• _EXERCISE BRIEF_: Continue the article on Garth Hudson's album Music for Our Lady Queen of the Angels, starting right after its last sentence.

• _EXCERPTED TEXT_:
Studio album by Garth Hudson
- Released: September 10, 1980
- Recorded: September 1979 – March 1980
- Genre: Symphonic rock
- Length: 61:15
- Label: Buscador EGH (1980) Other People's Music (2005)
- Producer: Garth Hudson

Garth Hudson chronology
|  | Music for Our Lady Queen of the Angels (1980) | The Sea to the North (2001) |

= Music for Our Lady Queen of the Angels =

Music for Our Lady Queen of the Angels is the first solo album by Canadian multi-instrumentalist Garth Hudson, released in 1980 (see 1980 in music).

The album is a soundtrack for a special installation for exhibition at the Los Angeles Museum of Science and Industry by sculptor Tony Duquette. The title is a reference to Our Lady Queen of the Angels and the naming of the Pueblo de Los Angeles.

The music that Hudson wrote and recorded for this exhibition was released on cassette under the title Our Lady Queen of the Angels: A Celebrational Environment by Tony Duquette on his own label. It was reissued in 2005, with the same original master tapes.

• _DATASET EXTRACT_:
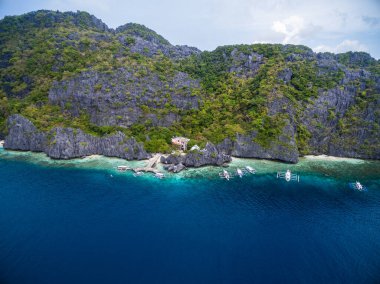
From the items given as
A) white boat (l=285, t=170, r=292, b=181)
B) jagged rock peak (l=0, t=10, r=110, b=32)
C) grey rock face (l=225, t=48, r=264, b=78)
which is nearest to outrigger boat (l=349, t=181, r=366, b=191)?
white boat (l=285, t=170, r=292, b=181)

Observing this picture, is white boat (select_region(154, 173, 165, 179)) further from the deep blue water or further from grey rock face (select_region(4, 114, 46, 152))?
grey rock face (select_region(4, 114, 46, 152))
--
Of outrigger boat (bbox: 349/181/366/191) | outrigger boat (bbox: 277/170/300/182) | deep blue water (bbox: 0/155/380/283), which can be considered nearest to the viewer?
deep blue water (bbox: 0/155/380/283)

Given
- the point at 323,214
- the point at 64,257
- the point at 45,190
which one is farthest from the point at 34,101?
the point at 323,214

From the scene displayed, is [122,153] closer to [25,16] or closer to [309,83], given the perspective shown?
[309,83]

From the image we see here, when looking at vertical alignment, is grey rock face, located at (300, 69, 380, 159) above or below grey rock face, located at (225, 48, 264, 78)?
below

• _ANSWER TO THE EXERCISE_:
Professional ratings
Review scores
| Source | Rating |
| Allmusic | Link |

== Track listing ==
All pieces by Garth Hudson.

1. "Music for Our Lady Queen of the Angels" – 11:01
2. "Poetic Invocation" – 10:45
3. "Music for the Garden of the Angels" – 7:23
4. "Music for Our Lady Queen of the Angels, Pt. 2" – 10:50
5. "Music for the Garden of the Angels, Pt. 2" – 7:05
6. "Music for Our Lady Queen of the Angels (Reprise)" – 10:39

== Personnel ==

- Garth Hudson: keyboards, organ, piano, pedal steel, synthesizers, mini moog, saxophones, trumpet, clavinet, mellotron, vocals
- Doug Atwell: Violin.
- Pete Grant: Dobro, pedal steel.
- Dale Turner: Trumpet.
- John Hernandez: Percussion.
- Maud Hudson: Vocals.
- Richard Manuel: Vocals.
- David Mook: Vocals.
- Dani Johnson: Vocals.
- Keg Johnson: Vocals.

Technical personnel:
- Ray Bradbury: Poem Writer.
- Charlton Heston: Narration.
- Garth Hudson: Music Composer, producer, engineer.
- Wayne Neuendorf: Engineer.
- Douglas Perry: Engineer.
- Al Schmitt, Jr.: Engineer.
- Tom Seufert: Engineer.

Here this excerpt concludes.